> [Record extracts]:
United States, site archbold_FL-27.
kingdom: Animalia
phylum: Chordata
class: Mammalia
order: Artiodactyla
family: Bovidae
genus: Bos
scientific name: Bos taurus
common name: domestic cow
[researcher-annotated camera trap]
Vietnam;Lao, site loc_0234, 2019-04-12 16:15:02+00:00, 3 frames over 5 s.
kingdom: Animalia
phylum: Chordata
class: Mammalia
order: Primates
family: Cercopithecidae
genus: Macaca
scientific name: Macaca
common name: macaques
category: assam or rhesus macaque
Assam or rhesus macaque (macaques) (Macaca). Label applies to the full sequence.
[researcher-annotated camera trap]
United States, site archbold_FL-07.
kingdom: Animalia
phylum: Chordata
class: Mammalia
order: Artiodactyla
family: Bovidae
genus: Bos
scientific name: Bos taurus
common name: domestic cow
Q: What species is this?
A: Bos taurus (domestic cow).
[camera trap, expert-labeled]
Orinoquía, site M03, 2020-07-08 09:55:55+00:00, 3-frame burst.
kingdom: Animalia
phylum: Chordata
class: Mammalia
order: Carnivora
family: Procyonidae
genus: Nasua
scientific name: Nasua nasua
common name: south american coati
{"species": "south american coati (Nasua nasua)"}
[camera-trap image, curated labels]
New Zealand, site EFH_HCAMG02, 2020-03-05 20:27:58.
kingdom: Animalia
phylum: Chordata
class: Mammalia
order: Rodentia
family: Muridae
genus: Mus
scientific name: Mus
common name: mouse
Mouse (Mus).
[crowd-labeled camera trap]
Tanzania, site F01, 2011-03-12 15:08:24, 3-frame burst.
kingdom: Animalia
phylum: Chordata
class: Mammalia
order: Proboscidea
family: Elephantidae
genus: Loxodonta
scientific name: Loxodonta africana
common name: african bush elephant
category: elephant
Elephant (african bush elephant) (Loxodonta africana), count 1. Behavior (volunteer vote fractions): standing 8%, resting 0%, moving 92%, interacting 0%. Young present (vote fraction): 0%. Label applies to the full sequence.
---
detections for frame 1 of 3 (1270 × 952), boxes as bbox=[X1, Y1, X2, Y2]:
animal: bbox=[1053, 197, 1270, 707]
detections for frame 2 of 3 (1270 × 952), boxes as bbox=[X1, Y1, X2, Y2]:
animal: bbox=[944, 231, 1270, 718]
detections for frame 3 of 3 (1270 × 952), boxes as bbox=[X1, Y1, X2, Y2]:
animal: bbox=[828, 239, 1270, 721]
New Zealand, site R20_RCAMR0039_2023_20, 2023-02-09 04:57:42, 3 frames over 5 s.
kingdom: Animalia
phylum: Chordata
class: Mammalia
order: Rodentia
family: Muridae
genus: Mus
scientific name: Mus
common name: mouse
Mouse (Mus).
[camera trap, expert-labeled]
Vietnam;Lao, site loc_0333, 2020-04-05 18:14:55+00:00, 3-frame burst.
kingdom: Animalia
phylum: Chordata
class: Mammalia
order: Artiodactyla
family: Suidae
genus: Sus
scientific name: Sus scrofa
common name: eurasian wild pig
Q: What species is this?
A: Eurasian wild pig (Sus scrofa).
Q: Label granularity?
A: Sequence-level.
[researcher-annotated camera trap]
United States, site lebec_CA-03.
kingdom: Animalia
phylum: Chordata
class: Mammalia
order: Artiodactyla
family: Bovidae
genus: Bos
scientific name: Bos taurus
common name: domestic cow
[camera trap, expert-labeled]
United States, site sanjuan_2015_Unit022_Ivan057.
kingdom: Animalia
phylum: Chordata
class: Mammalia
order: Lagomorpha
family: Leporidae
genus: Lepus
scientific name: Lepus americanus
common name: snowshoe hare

> [Brief]:
Reproduce every record above exactly as it is written.

> [Reply to the exercise]:
United States, site archbold_FL-27.
kingdom: Animalia
phylum: Chordata
class: Mammalia
order: Artiodactyla
family: Bovidae
genus: Bos
scientific name: Bos taurus
common name: domestic cow
[researcher-annotated camera trap]
Vietnam;Lao, site loc_0234, 2019-04-12 16:15:02+00:00, 3 frames over 5 s.
kingdom: Animalia
phylum: Chordata
class: Mammalia
order: Primates
family: Cercopithecidae
genus: Macaca
scientific name: Macaca
common name: macaques
category: assam or rhesus macaque
Assam or rhesus macaque (macaques) (Macaca). Label applies to the full sequence.
[researcher-annotated camera trap]
United States, site archbold_FL-07.
kingdom: Animalia
phylum: Chordata
class: Mammalia
order: Artiodactyla
family: Bovidae
genus: Bos
scientific name: Bos taurus
common name: domestic cow
Q: What species is this?
A: Bos taurus (domestic cow).
[camera trap, expert-labeled]
Orinoquía, site M03, 2020-07-08 09:55:55+00:00, 3-frame burst.
kingdom: Animalia
phylum: Chordata
class: Mammalia
order: Carnivora
family: Procyonidae
genus: Nasua
scientific name: Nasua nasua
common name: south american coati
{"species": "south american coati (Nasua nasua)"}
[camera-trap image, curated labels]
New Zealand, site EFH_HCAMG02, 2020-03-05 20:27:58.
kingdom: Animalia
phylum: Chordata
class: Mammalia
order: Rodentia
family: Muridae
genus: Mus
scientific name: Mus
common name: mouse
Mouse (Mus).
[crowd-labeled camera trap]
Tanzania, site F01, 2011-03-12 15:08:24, 3-frame burst.
kingdom: Animalia
phylum: Chordata
class: Mammalia
order: Proboscidea
family: Elephantidae
genus: Loxodonta
scientific name: Loxodonta africana
common name: african bush elephant
category: elephant
Elephant (african bush elephant) (Loxodonta africana), count 1. Behavior (volunteer vote fractions): standing 8%, resting 0%, moving 92%, interacting 0%. Young present (vote fraction): 0%. Label applies to the full sequence.
---
detections for frame 1 of 3 (1270 × 952), boxes as bbox=[X1, Y1, X2, Y2]:
animal: bbox=[1053, 197, 1270, 707]
detections for frame 2 of 3 (1270 × 952), boxes as bbox=[X1, Y1, X2, Y2]:
animal: bbox=[944, 231, 1270, 718]
detections for frame 3 of 3 (1270 × 952), boxes as bbox=[X1, Y1, X2, Y2]:
animal: bbox=[828, 239, 1270, 721]
New Zealand, site R20_RCAMR0039_2023_20, 2023-02-09 04:57:42, 3 frames over 5 s.
kingdom: Animalia
phylum: Chordata
class: Mammalia
order: Rodentia
family: Muridae
genus: Mus
scientific name: Mus
common name: mouse
Mouse (Mus).
[camera trap, expert-labeled]
Vietnam;Lao, site loc_0333, 2020-04-05 18:14:55+00:00, 3-frame burst.
kingdom: Animalia
phylum: Chordata
class: Mammalia
order: Artiodactyla
family: Suidae
genus: Sus
scientific name: Sus scrofa
common name: eurasian wild pig
Q: What species is this?
A: Eurasian wild pig (Sus scrofa).
Q: Label granularity?
A: Sequence-level.
[researcher-annotated camera trap]
United States, site lebec_CA-03.
kingdom: Animalia
phylum: Chordata
class: Mammalia
order: Artiodactyla
family: Bovidae
genus: Bos
scientific name: Bos taurus
common name: domestic cow
[camera trap, expert-labeled]
United States, site sanjuan_2015_Unit022_Ivan057.
kingdom: Animalia
phylum: Chordata
class: Mammalia
order: Lagomorpha
family: Leporidae
genus: Lepus
scientific name: Lepus americanus
common name: snowshoe hare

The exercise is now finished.